Scarlet Spider and Layton arrive at the University of Houston, but too they are too late: Ranier has already made off with the materials to complete the bomb. While Layton tries to call it in, Scarlet Spider begins to panic. The two are soon under attack, but manage to subdue the two gunmen and find out the location of Ranier. Meanwhile, the FBI calls in the bomb, notifying SHIELD (with new director Daisy Johnson and movie tie-in Nick Fury and Phil Coulson- but that’s a whole other story). Iron Man is also notified.
Layton and Scarlet Spider arrive at a small airport where they find Ranier. He explains he is only doing what he thought the Red Skull would want him to do and then shoots himself before Kaine can find out the location of the bomb. Kaine is ready to give up, causing Layton to question his character. While explaining his hopelessness, Kaine remembers he can talk to spiders (something else from “The Other”) and discovers the location of the bomb.
While Iron Man realizes he’s too far out to get to Houston in time, Kaine arrives at the bomb’s location, but has no idea to how to disarm it (and with no spider sense, no way of knowing the right wires). Rather than leave, he decides he should die with the rest of the city. While Layton calls Dr. Meland, Kaine has a last minute change of heart and decides to rip some wires out, disarming the bomb. His reasoning? They were going to die anyways, so might as well try. He and Layton share a laugh of relief. He goes invisible before the bomb squad arrives.

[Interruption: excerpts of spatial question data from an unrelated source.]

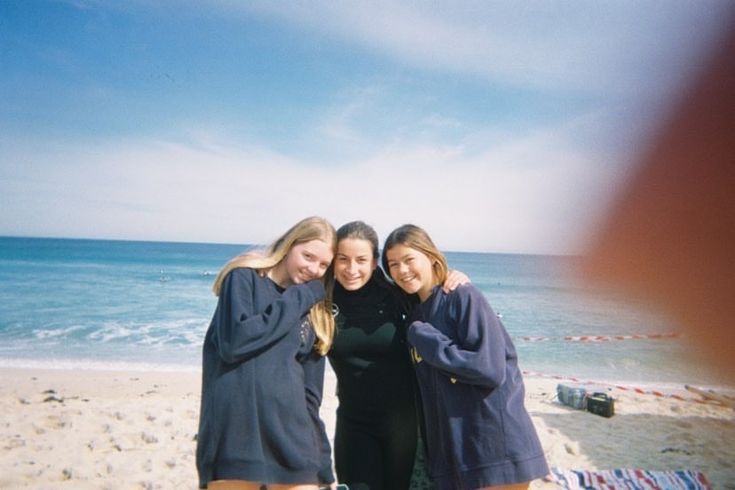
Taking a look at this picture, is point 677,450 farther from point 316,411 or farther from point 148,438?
point 148,438

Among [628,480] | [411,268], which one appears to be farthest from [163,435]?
[628,480]

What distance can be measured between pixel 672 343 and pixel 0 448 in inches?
666

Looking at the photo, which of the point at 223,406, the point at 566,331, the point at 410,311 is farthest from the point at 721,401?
the point at 566,331

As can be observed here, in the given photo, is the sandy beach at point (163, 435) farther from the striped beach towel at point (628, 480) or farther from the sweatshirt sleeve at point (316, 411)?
the sweatshirt sleeve at point (316, 411)

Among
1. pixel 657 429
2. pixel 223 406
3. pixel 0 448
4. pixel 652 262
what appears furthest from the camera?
pixel 652 262

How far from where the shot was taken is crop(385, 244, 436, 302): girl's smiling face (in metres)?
2.37

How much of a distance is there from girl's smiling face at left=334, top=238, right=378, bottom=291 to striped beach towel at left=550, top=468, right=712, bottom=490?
3.25m

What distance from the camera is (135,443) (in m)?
4.84

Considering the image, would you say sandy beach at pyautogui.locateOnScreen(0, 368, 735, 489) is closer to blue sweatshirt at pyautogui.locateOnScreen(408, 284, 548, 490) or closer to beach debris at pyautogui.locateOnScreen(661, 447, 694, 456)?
beach debris at pyautogui.locateOnScreen(661, 447, 694, 456)

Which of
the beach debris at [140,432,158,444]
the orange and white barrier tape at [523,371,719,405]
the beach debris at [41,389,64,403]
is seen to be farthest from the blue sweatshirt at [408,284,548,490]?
the orange and white barrier tape at [523,371,719,405]

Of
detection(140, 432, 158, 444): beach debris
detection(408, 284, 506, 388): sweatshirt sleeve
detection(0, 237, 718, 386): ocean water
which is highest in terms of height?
detection(408, 284, 506, 388): sweatshirt sleeve

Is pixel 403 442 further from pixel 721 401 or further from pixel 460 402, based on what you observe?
pixel 721 401

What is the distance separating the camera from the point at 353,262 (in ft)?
7.94

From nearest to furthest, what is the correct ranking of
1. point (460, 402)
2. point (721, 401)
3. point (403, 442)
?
point (460, 402), point (403, 442), point (721, 401)
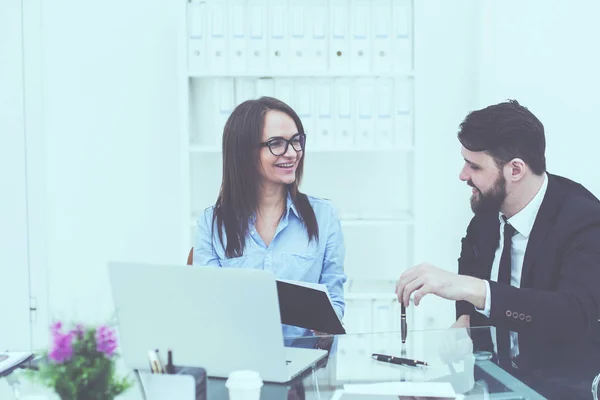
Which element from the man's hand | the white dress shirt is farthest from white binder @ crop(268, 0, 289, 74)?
the man's hand

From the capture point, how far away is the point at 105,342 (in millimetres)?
1044

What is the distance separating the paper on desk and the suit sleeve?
40 centimetres

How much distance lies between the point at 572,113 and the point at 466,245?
134 cm

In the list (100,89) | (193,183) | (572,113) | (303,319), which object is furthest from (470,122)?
(100,89)

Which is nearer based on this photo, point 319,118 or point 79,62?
point 319,118

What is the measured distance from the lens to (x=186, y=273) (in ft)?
4.31

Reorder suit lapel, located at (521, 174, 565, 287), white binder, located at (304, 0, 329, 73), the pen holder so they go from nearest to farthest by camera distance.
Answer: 1. the pen holder
2. suit lapel, located at (521, 174, 565, 287)
3. white binder, located at (304, 0, 329, 73)

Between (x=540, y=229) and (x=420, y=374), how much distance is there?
675mm

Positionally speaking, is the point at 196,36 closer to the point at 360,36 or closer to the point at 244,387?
the point at 360,36

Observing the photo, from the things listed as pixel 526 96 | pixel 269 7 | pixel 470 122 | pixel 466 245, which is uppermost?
pixel 269 7

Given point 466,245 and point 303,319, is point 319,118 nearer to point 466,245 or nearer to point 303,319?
point 466,245

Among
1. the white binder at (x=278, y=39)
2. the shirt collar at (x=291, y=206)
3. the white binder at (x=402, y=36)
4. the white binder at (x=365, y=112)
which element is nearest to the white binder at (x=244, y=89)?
the white binder at (x=278, y=39)

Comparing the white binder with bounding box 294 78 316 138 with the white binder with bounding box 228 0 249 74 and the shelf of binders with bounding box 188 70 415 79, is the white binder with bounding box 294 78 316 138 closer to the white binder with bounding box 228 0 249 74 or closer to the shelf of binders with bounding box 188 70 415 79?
the shelf of binders with bounding box 188 70 415 79

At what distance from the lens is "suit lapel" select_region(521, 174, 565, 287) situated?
76.3 inches
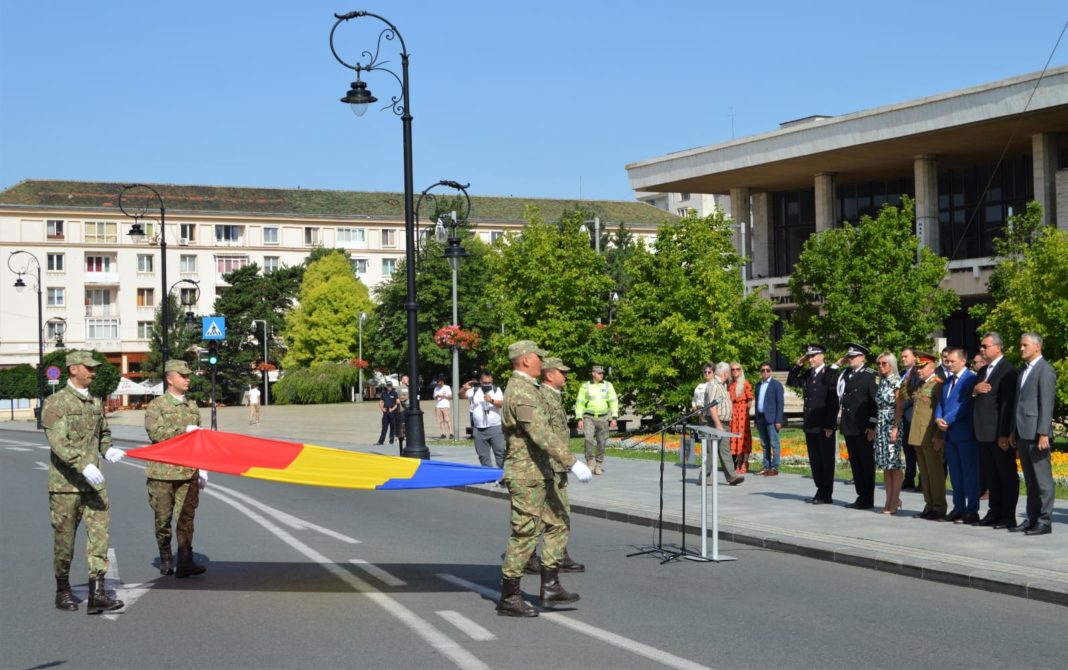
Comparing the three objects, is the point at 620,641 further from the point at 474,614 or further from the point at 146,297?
the point at 146,297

As Iron Man continues his flight, Coulson notified him that the bomb has been disarmed.
This issue was a bit…odd. It’s another great example of why Kaine is a different hero than Spider-Man: When the pressure started building, Kaine starting cracking. It was interesting to see him ready to give in rather than try to rise above it all. But other than that and the humorous end to the bomb, this issue didn’t offer much.
I like this character and I am interested to keep reading the series, but I think Yost’s writing is a bit sloppy. Rather than just show us what’s happening, he tends to assume the reader knows what is happening or will fill in the gaps when a scene ends.
While I like that this series isn’t getting caught up in cross-overs or making a 6-issue story right off the bat, I do feel like Yost is trying to do a lot of stories quickly, so they are not as fully developed as a story told over multiple issues might be. Then again, I am not usually a fan of the 1 or 2 part arcs that don’t really go anywhere.
I would like to see some more about this Iron Man situation though and whether his and SHIELD’s involvement will go anywhere. The issue ended extremely suddenly and nothing was really resolved with the Watchdogs OR the US government assuming they were about to lose an entire city.
Between this issue and the previous, I feel like these stories are meant to be longer but end up getting condensed for some reason, as if Marvel is afraid to invest too much time until it’s more certain the series will last. However, if the stories keep up this way, I’m not sure it can.
Another average issue. No developments on Annabelle or Aracely in this one and the story was a bit choppy. The art was decent enough, but nothing too special. I’ve stuck through worse though when it comes to comics, so this isn’t going to stop me from reading or looking forward to the next issue. I just hope the next one doesn’t have the same rushed feeling the past two have had.